Eli felt Vivien’s hand find his arm.
“Then life happened, as life does. We lost those summers. We lost each other. For thirty years, Maggie and I weren’t allowed to speak, and the children we’d raised side by side became strangers.
” Jo Ellen’s voice wavered but held. “But here’s what I’ve learned.
The things that are meant to be together don’t stay broken.
They heal. They find their way back. Sometimes it takes three decades and a house built by a remarkable young man.
” She raised her glass toward Eli. “And here we are.”
Eli blinked hard and felt Vivien squeeze his arm. His gaze landed on Kate, but she was looking down, wiping a tear.
“Tessa, my darling girl.” Jo Ellen turned to the bride.
“Your father would have given anything to be here today. He loved you so fiercely. And he would have loved Dusty, because Dusty is the kind of man Artie always hoped you’d find—patient, kind, and strong enough to love all of you. Even the parts that don’t sit still.”
Laughter through tears, all around the deck, as she raised her glass.
“To Tessa and Dusty and Olive. To family lost and found. And to this beach, which brought us all back together.”
“To Tessa and Dusty and Olive!” The glasses rose and clinked, and Eli drank and tasted salt that wasn’t from the champagne.
Kate stood next, pulling Eli’s attention like steel to a magnet.
She looked toward Tessa and cleared her throat.
“My sister Tessa has been called a lot of things in her life. A wild child. A wanderer. A human party.”
Tessa raised her glass in cheerful agreement.
“But here’s what I know about Tessa Wylie Mathers.” Kate’s voice was warm and strong. “She is the bravest person I’ve ever known. Not because she’s fearless—although she is—but because she gave life a chance when a lot of women would have said that love had passed them by.”
She wiped a tear, and so did Tessa.
“She found Dusty, she found Olive, she found this place again, and she planted her feet in the sand and said, ‘I’m staying.’ And for a woman who spent a lifetime running to the next horizon, that is the most courageous thing she’s ever done.”
Kate looked at her sister, and then at Eli. In that moment, he knew she wasn’t just toasting Tessa.

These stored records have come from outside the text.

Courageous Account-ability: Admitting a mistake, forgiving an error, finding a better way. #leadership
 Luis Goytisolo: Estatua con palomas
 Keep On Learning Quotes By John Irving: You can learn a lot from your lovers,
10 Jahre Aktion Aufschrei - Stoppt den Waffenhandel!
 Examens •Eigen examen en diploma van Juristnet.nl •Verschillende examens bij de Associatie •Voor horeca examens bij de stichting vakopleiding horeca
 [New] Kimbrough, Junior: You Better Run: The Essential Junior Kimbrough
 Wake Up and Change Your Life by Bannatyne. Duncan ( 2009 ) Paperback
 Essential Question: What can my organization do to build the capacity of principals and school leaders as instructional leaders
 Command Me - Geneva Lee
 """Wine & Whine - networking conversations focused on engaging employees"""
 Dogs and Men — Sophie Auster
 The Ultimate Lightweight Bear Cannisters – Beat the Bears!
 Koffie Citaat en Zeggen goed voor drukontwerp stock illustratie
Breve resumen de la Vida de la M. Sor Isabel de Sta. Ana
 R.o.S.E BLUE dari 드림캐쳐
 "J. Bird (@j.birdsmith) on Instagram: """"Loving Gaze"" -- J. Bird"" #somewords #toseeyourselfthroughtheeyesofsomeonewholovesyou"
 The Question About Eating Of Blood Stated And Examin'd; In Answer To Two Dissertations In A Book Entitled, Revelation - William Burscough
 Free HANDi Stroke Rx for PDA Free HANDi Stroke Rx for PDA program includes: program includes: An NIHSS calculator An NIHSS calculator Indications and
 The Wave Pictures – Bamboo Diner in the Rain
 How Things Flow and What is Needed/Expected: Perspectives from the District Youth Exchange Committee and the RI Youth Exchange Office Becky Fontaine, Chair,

She was grieving what she couldn’t have—the courage to stay, to plant her own feet, to choose love over logic.
Their gazes connected across the deck, long enough for him to see everything she was feeling and for her to see that he felt it, too.
“To my sister,” Kate said, her voice catching on the last word. “Who taught me that the bravest thing you can do is let someone love you. Even when it’s terrifying.”
The glasses rose. Eli drank. The champagne tasted like…hope.
Did he dare have that?
His phone buzzed in his jacket pocket, and he glanced at Jonah and Meredith, wondering if she’d just texted him something like…stand up and tell that woman you love her!